> [HOW TO COMPLETE THIS TASK] What lines in the records include the string "States"? Return each one.

> [THE DATA]
________________________________________

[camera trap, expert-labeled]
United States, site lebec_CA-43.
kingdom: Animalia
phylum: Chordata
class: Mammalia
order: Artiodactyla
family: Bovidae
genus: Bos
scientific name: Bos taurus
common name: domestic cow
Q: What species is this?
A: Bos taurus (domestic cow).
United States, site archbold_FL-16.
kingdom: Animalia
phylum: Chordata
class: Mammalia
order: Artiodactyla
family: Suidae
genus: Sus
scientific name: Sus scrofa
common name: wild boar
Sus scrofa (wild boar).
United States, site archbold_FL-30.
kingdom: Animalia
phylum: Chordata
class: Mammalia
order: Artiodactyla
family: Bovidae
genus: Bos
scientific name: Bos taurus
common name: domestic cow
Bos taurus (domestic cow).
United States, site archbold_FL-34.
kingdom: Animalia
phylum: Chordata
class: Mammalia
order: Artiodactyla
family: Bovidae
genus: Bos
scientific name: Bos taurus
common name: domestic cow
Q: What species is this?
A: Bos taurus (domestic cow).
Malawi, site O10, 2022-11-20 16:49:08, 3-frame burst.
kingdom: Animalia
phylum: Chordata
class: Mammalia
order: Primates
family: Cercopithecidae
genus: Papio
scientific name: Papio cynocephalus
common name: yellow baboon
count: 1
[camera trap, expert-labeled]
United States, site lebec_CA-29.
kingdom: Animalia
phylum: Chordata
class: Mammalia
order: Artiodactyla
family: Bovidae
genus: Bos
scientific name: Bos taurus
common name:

________________________________________

> [ANSWER FOR THIS EXERCISE]
United States, site lebec_CA-43.
United States, site archbold_FL-16.
United States, site archbold_FL-30.
United States, site archbold_FL-34.
United States, site lebec_CA-29.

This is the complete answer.